Quoted passage section start
CVPixelBufferLockBaseAddress why? Capture still image using AVFoundation


I'm writing an iPhone app that creates still images from the camera using AVFoundation. Reading the programming guide I've found a code that does almost I need to do, so I'm trying to "reverse engineering" and understand it.
I'm founding some difficulties to understand the part that converts a CMSampleBuffer into an image.
So here is what I understood and later the code.
The CMSampleBuffer represent a buffer in the memory where the image with additional data is stored. Later I call the function CMSampleBufferGetImageBuffer() to receive a CVImageBuffer back with just the image data.
Now there is a function that I didn't understand and I can only imagine its function: CVPixelBufferLockBaseAddress(imageBuffer, 0); I can't understand if it is a "thread lock" to avoid multiple operation on it or a lock to the address of the buffer to avoid changes during operation(and why should it change?..another frame, aren't data copied in another location?). The rest of the code it's clear to me.
Tried to search on google but still didn't find nothing helpful.
Can someone bring some light?
Quoted passage section end
__Exercise brief__
Copy the question about CVPixelBufferLockBaseAddress between "Now there is" and "bring some light?", inclusive, swapping "google" for "the web". The data has nothing to do with the work here.
Data under study section start
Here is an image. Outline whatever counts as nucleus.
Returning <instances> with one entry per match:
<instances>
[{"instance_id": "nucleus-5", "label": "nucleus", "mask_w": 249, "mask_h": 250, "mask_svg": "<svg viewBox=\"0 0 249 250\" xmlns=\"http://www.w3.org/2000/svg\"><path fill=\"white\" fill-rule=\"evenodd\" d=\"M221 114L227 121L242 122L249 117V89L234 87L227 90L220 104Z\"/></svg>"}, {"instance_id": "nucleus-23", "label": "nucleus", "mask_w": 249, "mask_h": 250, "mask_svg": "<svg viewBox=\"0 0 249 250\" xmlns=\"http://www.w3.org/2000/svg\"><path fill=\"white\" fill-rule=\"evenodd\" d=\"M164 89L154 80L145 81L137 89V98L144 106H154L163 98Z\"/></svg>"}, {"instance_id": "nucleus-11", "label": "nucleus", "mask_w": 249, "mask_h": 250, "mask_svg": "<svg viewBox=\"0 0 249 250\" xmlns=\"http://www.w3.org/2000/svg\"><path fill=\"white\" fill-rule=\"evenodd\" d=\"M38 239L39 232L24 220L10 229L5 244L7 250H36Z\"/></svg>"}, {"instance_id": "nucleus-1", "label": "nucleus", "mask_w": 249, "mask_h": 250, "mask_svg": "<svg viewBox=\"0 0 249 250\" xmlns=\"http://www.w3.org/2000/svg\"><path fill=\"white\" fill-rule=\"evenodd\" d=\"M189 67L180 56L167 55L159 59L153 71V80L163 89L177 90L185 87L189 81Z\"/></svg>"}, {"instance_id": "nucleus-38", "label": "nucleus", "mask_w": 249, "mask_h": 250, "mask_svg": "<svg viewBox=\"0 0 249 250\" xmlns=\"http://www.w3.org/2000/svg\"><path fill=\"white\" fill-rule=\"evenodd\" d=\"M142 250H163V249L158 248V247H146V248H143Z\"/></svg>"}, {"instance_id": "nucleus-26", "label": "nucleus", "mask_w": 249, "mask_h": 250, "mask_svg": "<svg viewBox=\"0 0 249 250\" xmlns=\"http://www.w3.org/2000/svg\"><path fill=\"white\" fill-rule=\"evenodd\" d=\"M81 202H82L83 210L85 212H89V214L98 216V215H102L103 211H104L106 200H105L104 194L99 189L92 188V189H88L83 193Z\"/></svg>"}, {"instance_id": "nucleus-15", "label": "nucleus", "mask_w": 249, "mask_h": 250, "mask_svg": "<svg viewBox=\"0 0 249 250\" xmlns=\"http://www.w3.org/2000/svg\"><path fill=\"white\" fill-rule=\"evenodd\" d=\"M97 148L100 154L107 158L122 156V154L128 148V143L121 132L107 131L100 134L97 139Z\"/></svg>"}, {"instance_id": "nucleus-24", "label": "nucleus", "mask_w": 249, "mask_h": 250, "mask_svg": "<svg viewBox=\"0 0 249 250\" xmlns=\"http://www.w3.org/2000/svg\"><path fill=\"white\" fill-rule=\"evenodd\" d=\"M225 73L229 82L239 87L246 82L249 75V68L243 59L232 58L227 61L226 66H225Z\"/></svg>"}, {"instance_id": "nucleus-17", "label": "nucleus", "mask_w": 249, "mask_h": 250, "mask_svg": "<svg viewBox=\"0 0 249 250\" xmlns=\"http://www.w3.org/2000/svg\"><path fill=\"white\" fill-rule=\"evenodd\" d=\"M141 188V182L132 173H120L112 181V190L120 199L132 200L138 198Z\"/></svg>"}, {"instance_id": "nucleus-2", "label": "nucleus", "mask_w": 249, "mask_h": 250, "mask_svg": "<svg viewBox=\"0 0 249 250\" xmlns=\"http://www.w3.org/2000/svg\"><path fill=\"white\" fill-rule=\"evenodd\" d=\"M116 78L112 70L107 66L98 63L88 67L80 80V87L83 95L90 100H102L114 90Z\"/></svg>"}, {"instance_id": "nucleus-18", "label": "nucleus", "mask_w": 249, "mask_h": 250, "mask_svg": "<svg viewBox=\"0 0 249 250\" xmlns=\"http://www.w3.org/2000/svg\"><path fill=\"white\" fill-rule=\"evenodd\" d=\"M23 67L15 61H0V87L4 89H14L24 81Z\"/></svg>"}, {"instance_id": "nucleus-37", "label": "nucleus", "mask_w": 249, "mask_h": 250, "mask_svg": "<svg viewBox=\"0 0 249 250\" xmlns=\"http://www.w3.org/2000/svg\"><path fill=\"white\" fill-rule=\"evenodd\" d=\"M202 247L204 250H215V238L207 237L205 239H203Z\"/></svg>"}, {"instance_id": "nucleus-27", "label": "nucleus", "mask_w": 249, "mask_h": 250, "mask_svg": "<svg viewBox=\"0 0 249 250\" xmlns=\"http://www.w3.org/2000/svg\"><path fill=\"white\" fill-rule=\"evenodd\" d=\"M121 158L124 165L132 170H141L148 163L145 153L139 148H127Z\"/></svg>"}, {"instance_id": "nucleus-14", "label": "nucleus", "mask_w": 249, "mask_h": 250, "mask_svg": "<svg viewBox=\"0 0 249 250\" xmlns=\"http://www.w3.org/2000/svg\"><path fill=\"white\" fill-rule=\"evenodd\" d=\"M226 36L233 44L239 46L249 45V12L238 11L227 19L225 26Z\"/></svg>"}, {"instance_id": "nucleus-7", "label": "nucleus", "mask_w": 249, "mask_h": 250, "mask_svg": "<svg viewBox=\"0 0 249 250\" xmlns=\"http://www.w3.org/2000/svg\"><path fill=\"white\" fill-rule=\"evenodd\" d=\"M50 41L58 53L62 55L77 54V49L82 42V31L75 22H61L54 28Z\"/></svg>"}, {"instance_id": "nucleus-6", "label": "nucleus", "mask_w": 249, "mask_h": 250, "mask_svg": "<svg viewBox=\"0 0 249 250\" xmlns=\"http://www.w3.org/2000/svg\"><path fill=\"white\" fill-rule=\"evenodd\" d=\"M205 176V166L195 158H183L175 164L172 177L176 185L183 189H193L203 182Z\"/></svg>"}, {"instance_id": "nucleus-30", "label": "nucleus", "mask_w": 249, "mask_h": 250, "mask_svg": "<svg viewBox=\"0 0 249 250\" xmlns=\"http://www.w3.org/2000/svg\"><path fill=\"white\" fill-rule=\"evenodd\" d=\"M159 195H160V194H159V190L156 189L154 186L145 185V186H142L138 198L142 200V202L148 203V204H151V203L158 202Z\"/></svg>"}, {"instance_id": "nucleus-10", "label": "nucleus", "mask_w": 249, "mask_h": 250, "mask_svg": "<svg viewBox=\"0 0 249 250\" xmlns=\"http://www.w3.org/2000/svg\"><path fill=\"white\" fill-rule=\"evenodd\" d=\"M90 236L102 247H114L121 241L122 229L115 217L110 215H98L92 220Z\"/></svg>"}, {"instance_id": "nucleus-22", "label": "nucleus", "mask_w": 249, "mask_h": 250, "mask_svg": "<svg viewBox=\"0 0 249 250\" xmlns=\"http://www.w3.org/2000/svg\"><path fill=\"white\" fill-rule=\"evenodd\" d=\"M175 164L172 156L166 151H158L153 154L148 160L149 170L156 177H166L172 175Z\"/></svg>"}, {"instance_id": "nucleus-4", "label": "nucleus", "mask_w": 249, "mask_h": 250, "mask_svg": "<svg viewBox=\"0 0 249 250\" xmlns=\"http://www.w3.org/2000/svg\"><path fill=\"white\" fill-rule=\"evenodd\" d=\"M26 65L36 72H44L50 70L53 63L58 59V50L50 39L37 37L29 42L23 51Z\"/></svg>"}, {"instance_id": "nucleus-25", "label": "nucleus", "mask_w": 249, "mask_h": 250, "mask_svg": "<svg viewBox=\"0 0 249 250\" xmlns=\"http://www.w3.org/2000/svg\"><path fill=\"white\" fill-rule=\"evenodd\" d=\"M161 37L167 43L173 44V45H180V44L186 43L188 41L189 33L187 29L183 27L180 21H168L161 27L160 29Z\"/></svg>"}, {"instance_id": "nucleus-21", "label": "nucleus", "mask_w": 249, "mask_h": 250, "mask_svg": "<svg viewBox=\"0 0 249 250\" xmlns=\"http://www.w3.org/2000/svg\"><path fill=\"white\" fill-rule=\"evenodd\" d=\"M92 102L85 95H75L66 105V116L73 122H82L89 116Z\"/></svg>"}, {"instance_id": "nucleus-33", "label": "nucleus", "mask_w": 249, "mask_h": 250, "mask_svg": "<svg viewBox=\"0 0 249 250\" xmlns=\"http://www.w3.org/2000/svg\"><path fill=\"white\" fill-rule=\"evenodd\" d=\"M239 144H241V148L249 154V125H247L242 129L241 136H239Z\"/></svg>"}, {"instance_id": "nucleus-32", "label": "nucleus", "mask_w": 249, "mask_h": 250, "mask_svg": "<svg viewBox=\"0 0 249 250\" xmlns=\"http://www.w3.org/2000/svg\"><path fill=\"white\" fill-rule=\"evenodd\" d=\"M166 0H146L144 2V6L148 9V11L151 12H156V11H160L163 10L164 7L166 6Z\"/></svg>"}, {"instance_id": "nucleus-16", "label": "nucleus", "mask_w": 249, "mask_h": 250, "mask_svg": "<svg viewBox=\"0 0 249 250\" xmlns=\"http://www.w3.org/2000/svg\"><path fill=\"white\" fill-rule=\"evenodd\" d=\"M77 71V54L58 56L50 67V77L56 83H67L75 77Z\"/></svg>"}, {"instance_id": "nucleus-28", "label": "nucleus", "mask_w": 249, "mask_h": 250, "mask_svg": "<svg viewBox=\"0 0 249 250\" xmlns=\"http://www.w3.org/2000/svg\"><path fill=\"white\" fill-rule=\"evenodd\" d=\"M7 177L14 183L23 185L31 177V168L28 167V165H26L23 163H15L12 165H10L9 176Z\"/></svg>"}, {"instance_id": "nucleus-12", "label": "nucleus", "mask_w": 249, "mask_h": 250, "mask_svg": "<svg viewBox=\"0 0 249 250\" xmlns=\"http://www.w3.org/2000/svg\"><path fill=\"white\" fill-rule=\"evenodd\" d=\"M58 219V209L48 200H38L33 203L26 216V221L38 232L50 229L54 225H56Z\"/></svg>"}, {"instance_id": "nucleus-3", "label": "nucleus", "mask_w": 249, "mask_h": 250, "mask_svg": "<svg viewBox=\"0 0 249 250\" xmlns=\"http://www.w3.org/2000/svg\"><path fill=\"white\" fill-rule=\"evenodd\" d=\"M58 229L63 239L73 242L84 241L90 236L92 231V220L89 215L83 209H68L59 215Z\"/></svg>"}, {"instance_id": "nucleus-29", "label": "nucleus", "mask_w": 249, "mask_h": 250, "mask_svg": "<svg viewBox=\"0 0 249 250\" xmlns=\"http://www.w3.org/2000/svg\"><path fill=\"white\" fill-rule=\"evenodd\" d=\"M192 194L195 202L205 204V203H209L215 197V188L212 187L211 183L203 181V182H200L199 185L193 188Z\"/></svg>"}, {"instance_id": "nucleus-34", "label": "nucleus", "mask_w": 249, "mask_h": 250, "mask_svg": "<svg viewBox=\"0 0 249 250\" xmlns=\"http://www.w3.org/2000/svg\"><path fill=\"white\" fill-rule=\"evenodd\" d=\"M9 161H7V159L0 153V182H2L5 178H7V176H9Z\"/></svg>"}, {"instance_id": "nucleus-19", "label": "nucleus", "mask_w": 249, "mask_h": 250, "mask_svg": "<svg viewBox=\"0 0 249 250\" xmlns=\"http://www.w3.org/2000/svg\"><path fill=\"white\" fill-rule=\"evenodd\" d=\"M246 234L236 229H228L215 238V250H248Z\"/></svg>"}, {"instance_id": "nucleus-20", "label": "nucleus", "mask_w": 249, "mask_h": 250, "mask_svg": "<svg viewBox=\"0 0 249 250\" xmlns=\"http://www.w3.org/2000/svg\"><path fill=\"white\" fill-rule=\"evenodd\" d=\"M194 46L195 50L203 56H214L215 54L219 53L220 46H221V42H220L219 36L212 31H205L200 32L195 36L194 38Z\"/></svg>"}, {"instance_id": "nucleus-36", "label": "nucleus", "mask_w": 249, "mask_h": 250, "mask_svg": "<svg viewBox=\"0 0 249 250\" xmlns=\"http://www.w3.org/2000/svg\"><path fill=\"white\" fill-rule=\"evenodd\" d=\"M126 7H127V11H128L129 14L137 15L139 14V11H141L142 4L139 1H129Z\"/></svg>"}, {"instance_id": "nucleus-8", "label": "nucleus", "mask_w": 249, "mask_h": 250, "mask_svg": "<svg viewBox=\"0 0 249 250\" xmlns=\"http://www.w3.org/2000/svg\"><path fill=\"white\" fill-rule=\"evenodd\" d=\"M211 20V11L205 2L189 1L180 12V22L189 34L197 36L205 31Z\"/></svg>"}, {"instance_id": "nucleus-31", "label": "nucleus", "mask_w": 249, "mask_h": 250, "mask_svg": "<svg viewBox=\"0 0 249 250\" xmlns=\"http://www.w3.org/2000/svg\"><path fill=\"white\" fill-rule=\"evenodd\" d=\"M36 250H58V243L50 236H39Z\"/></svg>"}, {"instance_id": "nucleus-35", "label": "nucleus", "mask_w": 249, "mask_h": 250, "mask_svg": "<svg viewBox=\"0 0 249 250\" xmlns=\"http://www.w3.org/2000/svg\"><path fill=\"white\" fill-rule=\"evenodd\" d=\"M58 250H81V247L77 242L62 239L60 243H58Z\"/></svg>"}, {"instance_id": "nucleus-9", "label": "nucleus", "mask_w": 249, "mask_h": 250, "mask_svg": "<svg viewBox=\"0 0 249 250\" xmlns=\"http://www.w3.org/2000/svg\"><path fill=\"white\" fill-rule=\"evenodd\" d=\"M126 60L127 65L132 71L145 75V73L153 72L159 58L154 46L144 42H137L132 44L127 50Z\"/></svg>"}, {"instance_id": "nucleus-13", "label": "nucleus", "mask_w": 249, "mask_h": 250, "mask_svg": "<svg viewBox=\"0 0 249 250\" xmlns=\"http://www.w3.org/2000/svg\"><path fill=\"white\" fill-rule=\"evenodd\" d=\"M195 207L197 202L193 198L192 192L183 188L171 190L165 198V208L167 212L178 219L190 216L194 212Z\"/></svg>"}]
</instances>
Data under study section end
__Your response__
Now there is a function that I didn't understand and I can only imagine its function: CVPixelBufferLockBaseAddress(imageBuffer, 0); I can't understand if it is a "thread lock" to avoid multiple operation on it or a lock to the address of the buffer to avoid changes during operation(and why should it change?..another frame, aren't data copied in another location?). The rest of the code it's clear to me.
Tried to search on the web but still didn't find nothing helpful.
Can someone bring some light?